Source document:
This snapshot, taken on
07/04/2010
, shows web content acquired for preservation by The National Archives. External links, forms and search may not work in archived websites and contact details are likely to be out of date.
 
 
The UK Government Web Archive does not use cookies but some may be left in your browser from archived websites.

Keeping the flow in Angola's slums

13 February 2009

Most of Angola’s people live in cities and large towns, places they moved to for safety during the two decades of civil war. But living conditions here are extremely poor, with essential services such as safe drinking water still in short supply.

In the slums of Luanda, the country's capital, a DFID-funded programme is helping to increase access to water, ensuring that more people have access to a vital resource. But the impact of the programme doesn't stop there - it is also giving communities greater control over the decisions that affect their lives.

Community action!

Through the programme, inhabitants of the musseques (as Angola's urban slums are known) form committees responsible for managing area water points. From these they dispense water to their neighbours, at much lower prices than those of private vendors. They are also in charge of keeping the water points clean and in good repair.

Daniel Gonga is a member of the water committee in Ngola Kiluange municipality. "Before the project we had no idea of what to do," he admits. "But in a short period of time, we were able to set up a committee and give it life. Now we have water - and in abundance!"

The water points in Ngola Kiluange have already had a major impact on the health of local people. "Because we had plenty of clean water, our community was the only one to escape a recent cholera outbreak," says Daniel.

Directions for this task: Copy everything in the article on water in Angola's slums from "In the slums" down to "affect their lives.".

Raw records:
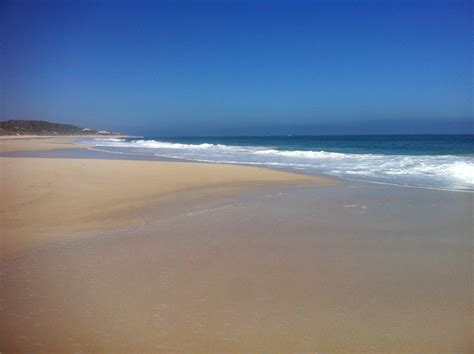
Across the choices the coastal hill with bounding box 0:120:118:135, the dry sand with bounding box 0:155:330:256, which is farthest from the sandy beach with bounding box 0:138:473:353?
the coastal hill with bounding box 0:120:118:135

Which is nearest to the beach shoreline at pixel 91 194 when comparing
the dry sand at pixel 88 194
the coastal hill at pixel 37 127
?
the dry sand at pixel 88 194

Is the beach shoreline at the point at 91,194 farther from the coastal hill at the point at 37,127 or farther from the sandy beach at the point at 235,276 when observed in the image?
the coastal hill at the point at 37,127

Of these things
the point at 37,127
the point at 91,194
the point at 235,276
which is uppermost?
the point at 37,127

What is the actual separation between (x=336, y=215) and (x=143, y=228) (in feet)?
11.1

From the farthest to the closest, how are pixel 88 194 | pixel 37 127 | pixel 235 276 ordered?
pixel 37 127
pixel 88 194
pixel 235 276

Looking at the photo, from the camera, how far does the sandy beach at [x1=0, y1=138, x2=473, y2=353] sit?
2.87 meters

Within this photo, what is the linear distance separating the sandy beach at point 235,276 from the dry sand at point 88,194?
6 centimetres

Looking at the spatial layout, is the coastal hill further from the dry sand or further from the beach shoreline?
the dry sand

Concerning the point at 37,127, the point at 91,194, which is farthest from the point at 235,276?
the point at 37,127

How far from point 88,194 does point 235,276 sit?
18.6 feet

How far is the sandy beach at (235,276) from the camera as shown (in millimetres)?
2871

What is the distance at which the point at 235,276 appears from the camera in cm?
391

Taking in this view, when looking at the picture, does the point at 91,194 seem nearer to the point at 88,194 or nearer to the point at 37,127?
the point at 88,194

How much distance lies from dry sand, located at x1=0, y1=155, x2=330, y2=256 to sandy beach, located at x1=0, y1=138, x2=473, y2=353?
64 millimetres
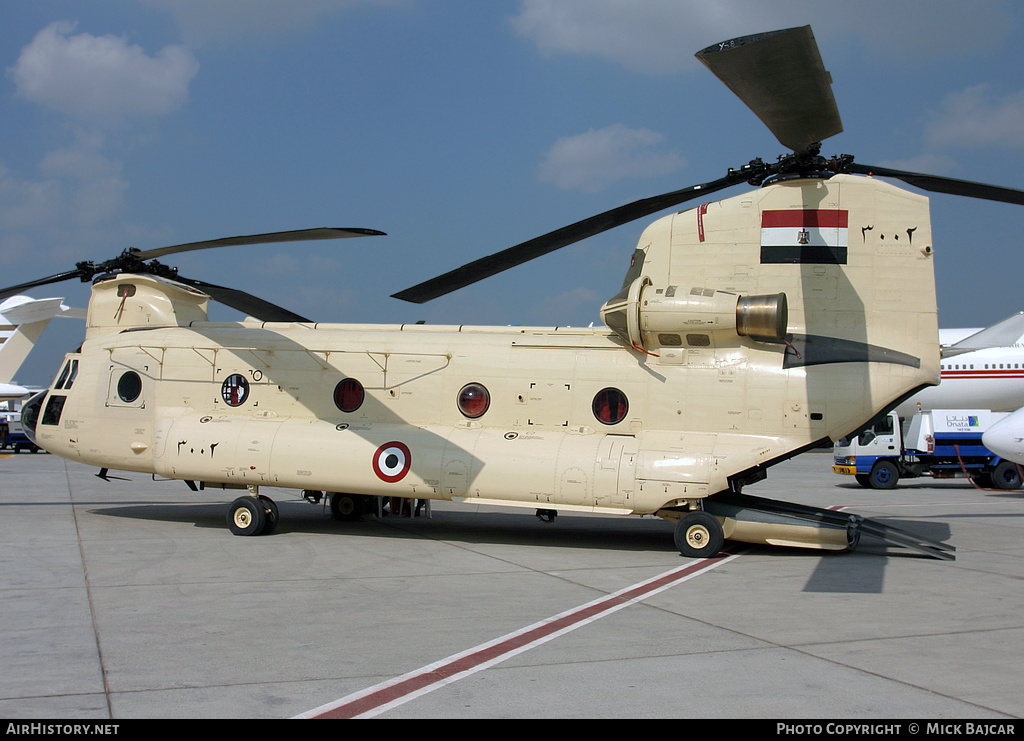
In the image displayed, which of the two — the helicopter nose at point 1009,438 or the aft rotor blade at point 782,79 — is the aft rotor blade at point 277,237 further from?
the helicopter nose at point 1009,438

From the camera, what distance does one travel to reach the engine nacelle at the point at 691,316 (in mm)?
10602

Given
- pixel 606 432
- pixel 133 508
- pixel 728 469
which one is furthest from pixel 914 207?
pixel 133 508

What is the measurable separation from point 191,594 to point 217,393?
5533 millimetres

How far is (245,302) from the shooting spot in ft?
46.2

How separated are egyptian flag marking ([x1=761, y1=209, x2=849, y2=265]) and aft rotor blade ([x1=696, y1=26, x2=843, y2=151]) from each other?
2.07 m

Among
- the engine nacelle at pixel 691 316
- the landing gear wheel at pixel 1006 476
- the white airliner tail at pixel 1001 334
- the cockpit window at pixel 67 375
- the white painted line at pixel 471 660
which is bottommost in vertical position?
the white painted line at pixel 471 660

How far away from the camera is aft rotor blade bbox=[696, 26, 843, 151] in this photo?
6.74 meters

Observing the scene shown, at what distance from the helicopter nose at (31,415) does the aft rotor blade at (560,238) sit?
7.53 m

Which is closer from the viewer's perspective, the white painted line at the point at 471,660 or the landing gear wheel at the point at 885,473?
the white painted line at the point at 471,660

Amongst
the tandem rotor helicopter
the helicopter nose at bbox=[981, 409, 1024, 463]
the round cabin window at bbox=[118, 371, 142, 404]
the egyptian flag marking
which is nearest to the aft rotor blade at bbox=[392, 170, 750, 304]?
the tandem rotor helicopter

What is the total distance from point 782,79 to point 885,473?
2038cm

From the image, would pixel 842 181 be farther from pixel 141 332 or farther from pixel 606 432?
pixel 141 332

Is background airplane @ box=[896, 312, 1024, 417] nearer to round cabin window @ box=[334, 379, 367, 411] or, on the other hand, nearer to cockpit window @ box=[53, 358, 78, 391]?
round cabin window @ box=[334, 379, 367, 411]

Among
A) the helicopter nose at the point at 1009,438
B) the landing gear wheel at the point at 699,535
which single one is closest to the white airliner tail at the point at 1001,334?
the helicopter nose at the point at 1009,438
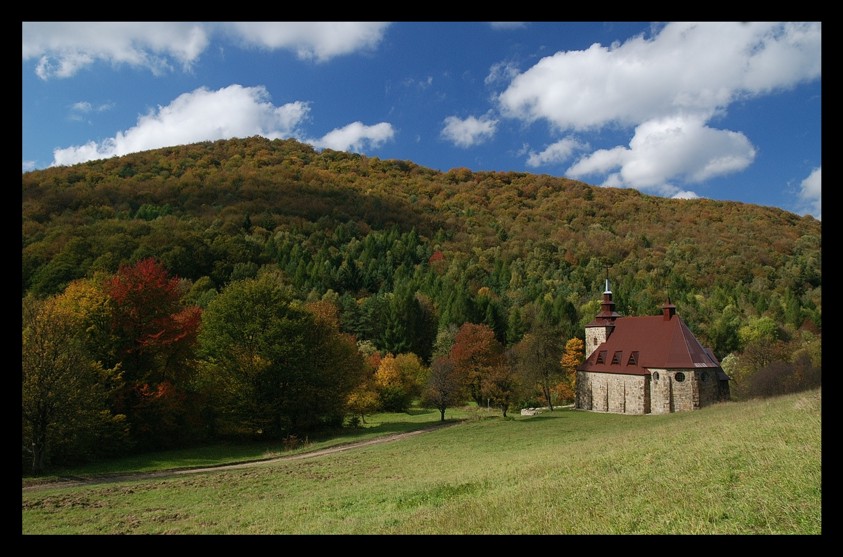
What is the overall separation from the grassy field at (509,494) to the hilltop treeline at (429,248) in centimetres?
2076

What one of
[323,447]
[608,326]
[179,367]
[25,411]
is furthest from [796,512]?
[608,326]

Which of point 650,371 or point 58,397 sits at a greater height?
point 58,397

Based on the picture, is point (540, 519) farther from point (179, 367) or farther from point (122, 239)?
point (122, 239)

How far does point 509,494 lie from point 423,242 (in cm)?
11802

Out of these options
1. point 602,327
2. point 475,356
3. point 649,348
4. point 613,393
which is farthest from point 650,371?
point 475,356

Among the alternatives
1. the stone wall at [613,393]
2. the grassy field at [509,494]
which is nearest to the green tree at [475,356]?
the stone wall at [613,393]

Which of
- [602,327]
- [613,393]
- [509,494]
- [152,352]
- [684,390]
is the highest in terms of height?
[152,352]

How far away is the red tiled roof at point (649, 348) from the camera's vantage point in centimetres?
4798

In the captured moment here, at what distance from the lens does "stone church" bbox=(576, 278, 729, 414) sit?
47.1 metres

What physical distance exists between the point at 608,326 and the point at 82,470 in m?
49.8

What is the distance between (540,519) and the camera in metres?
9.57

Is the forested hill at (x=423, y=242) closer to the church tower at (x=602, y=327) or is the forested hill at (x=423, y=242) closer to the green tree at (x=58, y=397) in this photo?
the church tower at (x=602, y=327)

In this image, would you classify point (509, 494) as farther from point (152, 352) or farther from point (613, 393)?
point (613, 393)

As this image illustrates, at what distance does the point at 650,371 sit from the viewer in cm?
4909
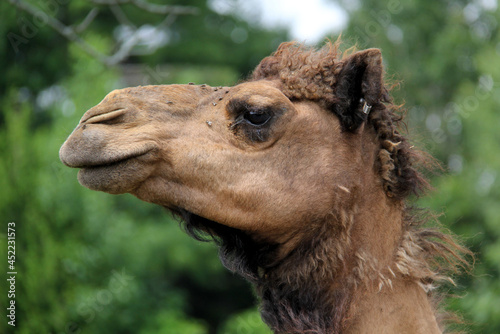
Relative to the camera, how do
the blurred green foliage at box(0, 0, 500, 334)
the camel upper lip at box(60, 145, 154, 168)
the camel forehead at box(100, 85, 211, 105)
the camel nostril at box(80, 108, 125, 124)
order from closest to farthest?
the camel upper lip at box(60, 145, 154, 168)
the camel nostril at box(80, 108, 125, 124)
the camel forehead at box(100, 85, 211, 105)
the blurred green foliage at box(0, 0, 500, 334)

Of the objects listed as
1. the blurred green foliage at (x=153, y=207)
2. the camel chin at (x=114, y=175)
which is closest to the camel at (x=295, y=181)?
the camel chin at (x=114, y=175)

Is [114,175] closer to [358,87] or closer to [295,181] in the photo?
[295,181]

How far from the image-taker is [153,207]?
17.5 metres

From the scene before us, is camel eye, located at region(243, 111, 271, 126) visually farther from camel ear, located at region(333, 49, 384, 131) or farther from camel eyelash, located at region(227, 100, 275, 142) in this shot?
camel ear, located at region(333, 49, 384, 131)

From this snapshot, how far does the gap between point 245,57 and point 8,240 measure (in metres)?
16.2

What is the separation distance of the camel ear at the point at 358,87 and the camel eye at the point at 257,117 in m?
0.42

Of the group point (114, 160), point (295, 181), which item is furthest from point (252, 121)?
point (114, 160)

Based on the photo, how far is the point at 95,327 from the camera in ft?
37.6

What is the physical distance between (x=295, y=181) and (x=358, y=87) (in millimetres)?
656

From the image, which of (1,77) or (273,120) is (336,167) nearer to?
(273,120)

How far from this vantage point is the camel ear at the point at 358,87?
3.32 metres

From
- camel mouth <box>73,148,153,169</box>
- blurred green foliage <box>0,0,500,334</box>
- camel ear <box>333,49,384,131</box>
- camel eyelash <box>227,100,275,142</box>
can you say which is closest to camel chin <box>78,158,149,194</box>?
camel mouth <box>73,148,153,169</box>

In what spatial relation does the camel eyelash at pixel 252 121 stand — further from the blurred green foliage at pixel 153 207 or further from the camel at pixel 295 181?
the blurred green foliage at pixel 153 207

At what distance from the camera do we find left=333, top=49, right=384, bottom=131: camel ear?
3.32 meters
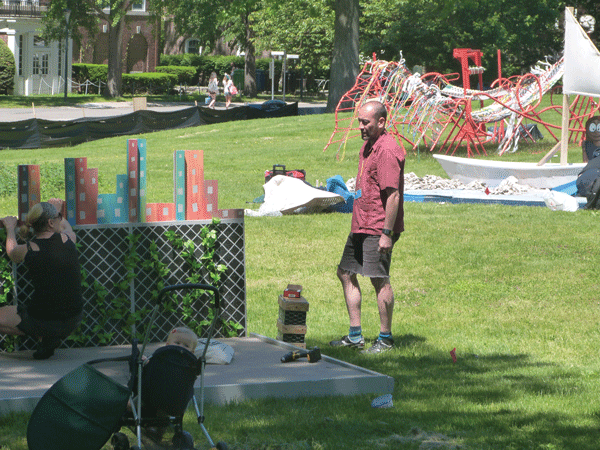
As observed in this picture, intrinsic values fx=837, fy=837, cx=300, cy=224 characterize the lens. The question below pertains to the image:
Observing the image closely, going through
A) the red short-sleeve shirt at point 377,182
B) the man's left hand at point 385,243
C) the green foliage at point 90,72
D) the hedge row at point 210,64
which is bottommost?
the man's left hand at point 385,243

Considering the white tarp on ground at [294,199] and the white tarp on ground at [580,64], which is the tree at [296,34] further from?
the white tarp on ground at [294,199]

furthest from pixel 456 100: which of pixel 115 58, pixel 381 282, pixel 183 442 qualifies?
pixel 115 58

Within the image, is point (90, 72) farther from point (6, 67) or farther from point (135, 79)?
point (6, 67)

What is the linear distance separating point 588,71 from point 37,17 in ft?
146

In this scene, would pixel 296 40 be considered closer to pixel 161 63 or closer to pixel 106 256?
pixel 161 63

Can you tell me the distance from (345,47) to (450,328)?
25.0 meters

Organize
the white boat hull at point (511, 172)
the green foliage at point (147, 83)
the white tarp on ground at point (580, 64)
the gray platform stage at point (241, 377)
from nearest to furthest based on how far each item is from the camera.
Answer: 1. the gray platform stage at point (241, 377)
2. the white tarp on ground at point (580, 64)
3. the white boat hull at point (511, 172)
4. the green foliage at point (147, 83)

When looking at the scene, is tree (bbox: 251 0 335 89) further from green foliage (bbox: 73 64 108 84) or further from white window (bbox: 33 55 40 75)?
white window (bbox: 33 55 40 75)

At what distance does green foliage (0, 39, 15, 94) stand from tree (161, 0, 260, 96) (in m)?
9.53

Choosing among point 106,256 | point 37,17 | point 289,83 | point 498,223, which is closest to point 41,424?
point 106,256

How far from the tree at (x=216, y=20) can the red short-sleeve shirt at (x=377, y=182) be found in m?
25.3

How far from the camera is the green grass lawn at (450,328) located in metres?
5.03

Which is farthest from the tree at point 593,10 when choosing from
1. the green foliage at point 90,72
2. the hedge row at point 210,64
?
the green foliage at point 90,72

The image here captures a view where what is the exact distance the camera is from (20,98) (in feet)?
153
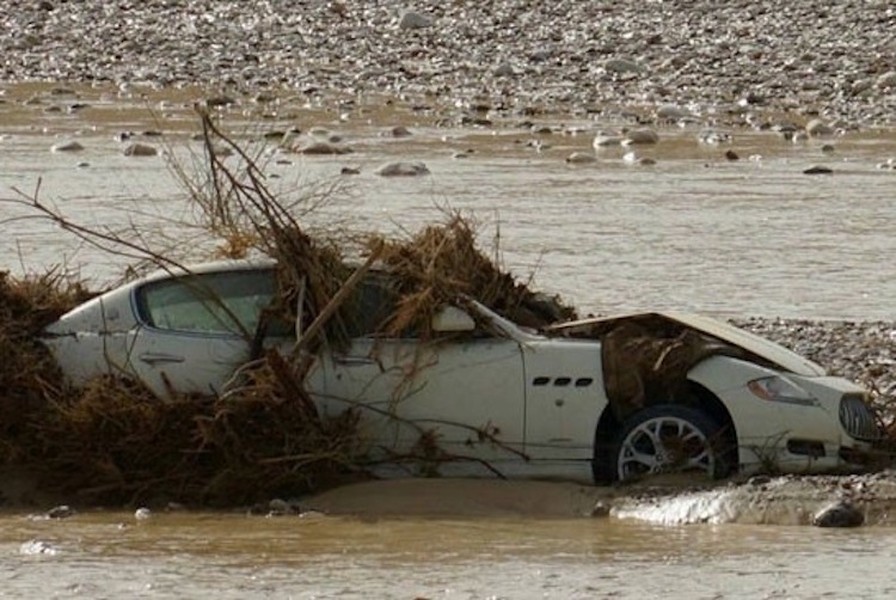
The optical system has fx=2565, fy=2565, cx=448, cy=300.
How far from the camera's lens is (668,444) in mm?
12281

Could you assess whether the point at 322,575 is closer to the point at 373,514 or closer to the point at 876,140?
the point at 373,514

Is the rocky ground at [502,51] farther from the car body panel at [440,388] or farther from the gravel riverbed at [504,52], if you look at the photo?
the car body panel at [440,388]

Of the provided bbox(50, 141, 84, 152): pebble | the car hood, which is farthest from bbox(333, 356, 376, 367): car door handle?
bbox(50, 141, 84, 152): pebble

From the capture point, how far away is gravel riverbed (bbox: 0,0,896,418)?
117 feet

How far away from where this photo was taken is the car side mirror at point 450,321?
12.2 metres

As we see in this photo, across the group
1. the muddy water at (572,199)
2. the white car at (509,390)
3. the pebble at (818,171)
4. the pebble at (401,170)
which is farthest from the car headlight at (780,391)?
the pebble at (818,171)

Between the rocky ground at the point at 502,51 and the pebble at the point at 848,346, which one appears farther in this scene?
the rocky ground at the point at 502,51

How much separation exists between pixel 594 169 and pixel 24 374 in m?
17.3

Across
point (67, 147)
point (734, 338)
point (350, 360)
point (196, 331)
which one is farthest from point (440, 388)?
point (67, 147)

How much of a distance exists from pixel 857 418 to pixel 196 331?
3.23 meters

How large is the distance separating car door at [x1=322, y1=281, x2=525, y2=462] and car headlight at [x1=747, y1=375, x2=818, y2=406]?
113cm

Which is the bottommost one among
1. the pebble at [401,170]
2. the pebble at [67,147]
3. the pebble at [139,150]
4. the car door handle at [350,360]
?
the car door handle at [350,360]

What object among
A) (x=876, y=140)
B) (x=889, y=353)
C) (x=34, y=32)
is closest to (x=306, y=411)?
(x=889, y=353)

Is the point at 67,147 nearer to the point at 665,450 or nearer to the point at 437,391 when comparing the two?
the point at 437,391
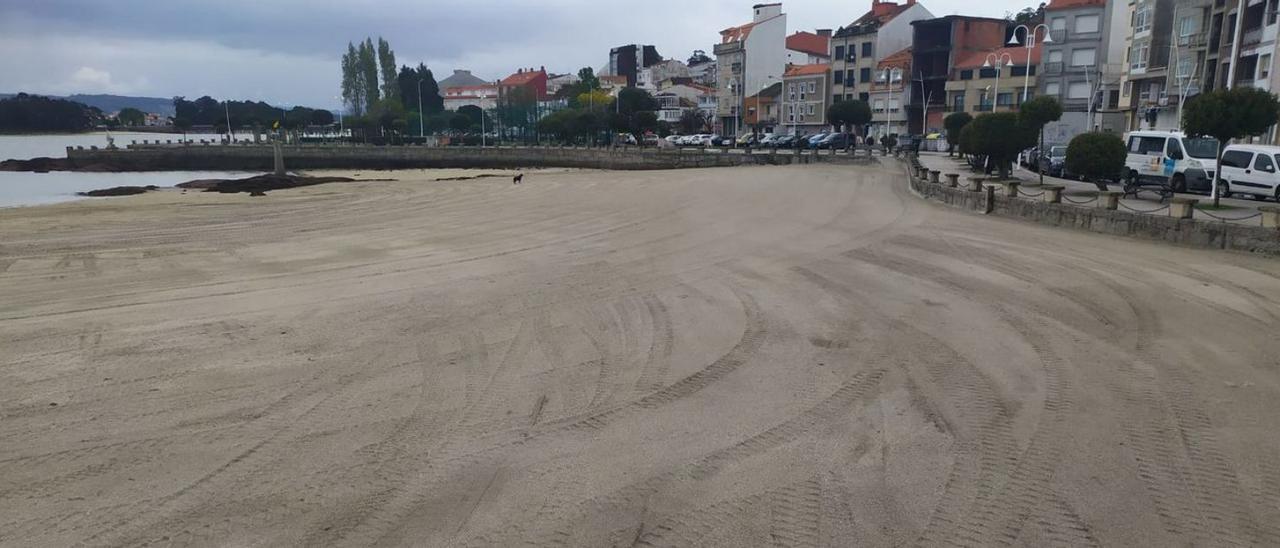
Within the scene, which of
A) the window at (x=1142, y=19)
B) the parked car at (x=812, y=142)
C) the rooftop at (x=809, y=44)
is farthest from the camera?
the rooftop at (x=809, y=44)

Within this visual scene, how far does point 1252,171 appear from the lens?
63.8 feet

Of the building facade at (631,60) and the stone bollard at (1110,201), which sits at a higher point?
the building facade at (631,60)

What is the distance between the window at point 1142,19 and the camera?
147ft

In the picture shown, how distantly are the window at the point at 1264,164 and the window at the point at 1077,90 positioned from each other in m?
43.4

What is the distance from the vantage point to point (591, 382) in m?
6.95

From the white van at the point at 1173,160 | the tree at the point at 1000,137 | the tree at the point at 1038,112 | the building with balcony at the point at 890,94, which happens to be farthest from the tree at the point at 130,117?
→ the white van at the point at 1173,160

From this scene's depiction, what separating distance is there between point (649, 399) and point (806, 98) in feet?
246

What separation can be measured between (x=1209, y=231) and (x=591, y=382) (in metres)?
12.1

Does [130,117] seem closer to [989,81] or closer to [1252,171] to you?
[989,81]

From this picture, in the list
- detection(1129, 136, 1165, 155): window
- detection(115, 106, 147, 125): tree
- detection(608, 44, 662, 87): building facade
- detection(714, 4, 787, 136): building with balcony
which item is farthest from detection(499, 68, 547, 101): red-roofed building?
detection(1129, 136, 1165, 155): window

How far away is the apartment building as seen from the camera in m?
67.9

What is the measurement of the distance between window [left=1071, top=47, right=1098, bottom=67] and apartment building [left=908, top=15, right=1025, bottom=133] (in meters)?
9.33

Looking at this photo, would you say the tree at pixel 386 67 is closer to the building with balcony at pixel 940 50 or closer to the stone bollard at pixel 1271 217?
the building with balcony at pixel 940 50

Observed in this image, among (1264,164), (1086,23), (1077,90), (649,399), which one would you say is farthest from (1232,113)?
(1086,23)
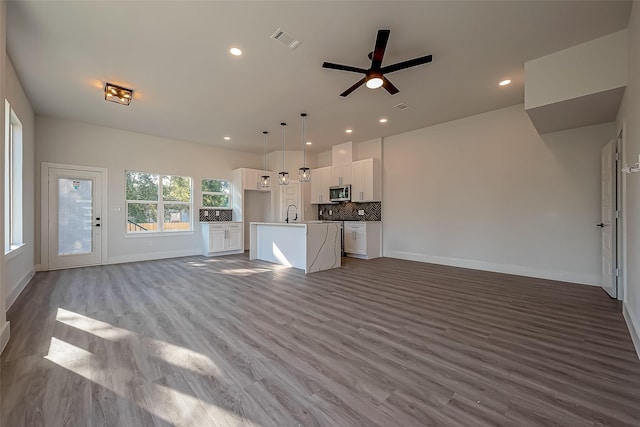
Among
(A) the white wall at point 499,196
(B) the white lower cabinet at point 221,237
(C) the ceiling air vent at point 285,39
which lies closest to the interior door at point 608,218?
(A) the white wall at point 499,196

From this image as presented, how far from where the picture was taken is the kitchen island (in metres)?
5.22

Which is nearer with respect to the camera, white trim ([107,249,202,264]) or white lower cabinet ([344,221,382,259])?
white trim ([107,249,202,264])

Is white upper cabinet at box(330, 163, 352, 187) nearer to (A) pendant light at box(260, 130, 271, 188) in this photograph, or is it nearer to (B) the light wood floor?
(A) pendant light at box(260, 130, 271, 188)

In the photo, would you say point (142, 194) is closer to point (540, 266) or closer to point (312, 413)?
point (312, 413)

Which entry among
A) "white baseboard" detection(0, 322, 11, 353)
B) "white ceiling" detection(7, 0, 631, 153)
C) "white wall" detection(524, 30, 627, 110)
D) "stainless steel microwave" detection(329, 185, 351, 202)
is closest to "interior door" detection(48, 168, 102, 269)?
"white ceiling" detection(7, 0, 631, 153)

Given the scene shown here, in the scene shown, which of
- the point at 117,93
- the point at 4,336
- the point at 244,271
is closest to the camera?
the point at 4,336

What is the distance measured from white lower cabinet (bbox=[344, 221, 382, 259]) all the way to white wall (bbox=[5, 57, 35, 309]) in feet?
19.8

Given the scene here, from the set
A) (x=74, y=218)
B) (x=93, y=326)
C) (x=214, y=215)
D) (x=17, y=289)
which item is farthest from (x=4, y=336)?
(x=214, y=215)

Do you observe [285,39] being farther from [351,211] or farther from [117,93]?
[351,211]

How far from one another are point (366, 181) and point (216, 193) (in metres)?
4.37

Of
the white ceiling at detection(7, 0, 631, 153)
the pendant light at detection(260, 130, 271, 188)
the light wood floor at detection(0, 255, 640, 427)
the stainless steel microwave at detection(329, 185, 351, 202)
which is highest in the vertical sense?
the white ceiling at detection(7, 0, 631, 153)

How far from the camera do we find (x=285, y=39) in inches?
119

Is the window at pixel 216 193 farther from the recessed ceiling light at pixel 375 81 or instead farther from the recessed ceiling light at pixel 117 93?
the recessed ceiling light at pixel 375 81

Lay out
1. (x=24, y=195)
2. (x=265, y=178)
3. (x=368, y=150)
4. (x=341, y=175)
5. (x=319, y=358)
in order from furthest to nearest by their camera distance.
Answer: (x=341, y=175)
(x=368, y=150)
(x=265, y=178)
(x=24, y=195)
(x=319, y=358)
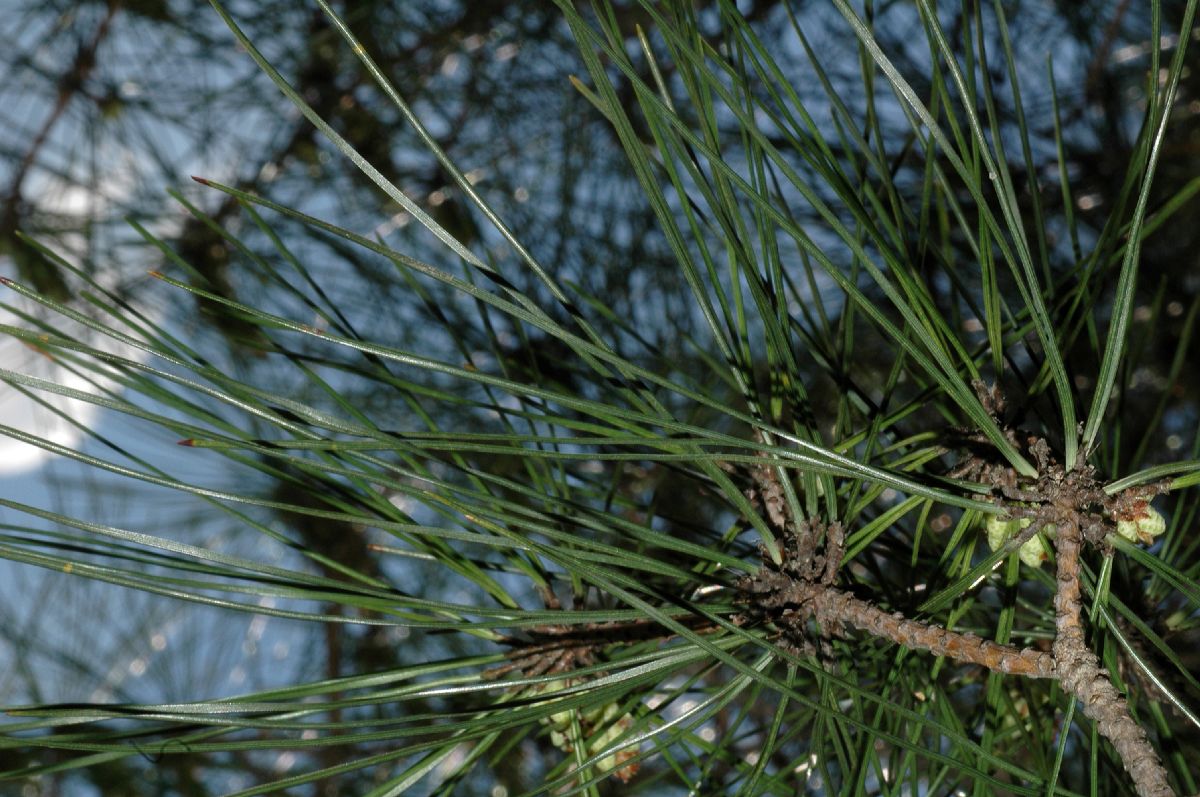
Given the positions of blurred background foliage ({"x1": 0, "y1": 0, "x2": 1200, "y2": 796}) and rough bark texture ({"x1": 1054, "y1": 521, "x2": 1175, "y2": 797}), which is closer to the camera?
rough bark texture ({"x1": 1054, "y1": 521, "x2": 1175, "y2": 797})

Exercise output:
In the slums of Luanda, the country's capital, a DFID-funded programme is helping to increase access to water, ensuring that more people have access to a vital resource. But the impact of the programme doesn't stop there - it is also giving communities greater control over the decisions that affect their lives.